◆ YOUR TASK: Leave the pictures out and print, word for word, the lines below from the one with "Cotton Block Printed" through the final line.

::::::::

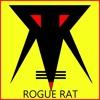 Bonnie Rotten (REHEARSAL DEMO)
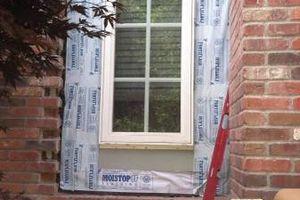 Photo #4: MIA Construction. Brick and Stucco services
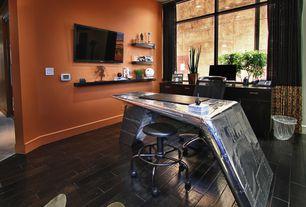 Contemporary Home Office with porcelain tile floors, Steel frame windows, South shore mikka 6 drawer dresser, Animal hide rug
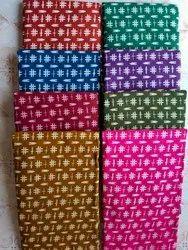 Cotton Block Printed Kurti Fabric, GSM: 50-100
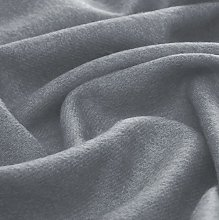 Lorenzo Cana Alpaca Blanket Blanket, 100% Pure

::::::::

◆ SOLUTION TO THE PROBLEM:
 Cotton Block Printed Kurti Fabric, GSM: 50-100
 Lorenzo Cana Alpaca Blanket Blanket, 100% Pure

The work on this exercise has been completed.